After mentioning this game in our last episode of Nerd Talk, I was compelled to pick the game up and give it a replay after all these years, and nothing has felt more natural. As mentioned in that episode of Nerd Talk, the game can best be described as “Grand Theft Auto in North Korea.” Players control one of three potential mercenaries who enter North Korea in an attempt to slow the recent coup detate…and collect a hearty paycheck in the process.
Players can take jobs from four of the five factions in the game. The Allied Powers, the Russian Mob, South Korea, and China are all willing to pay for your services. North Korea, on the other hand, is always hostile. The four open factions, however, may not always be ready and willing to pay for your services. While all factions may oppose the NK coup, not every faction has the same outlook or ideals on the situation. Taking jobs from the Chinese will not be taken lightly by the South Koreans. Favoring one faction too heavily will result in bad relations with others. Killing civilians will anger everyone.

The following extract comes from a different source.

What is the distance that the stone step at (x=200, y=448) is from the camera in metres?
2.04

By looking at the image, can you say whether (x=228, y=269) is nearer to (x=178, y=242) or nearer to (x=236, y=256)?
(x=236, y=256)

All is not lost, of course. The game will never shut you out of any opportunity…you just need to speak the universal language…money. Bribe the officer with enough cash and you’ll be able to take a job. Money is your best friend in the game, as it can help you curry favor with factions and allow you to purchase stolen goods from the Russian Mob. Vehicles, supplies, and air strikes are invaluable tools, as they can prepare you for battle or serve as an emergency exit if things get tight.
In addition to the primary jobs offered by each faction, there are dozens of other side quests and missions to keep you busy. The most notable of these, of course, is taking down the “Deck of 52,” the 52 most dangerous North Korean insurgents behind General Song’s uprising. Capturing these weapons manufacturers or engineers allows players to earn some extra money on the side. Of course, killing them is also an option, should players feel compelled to do so.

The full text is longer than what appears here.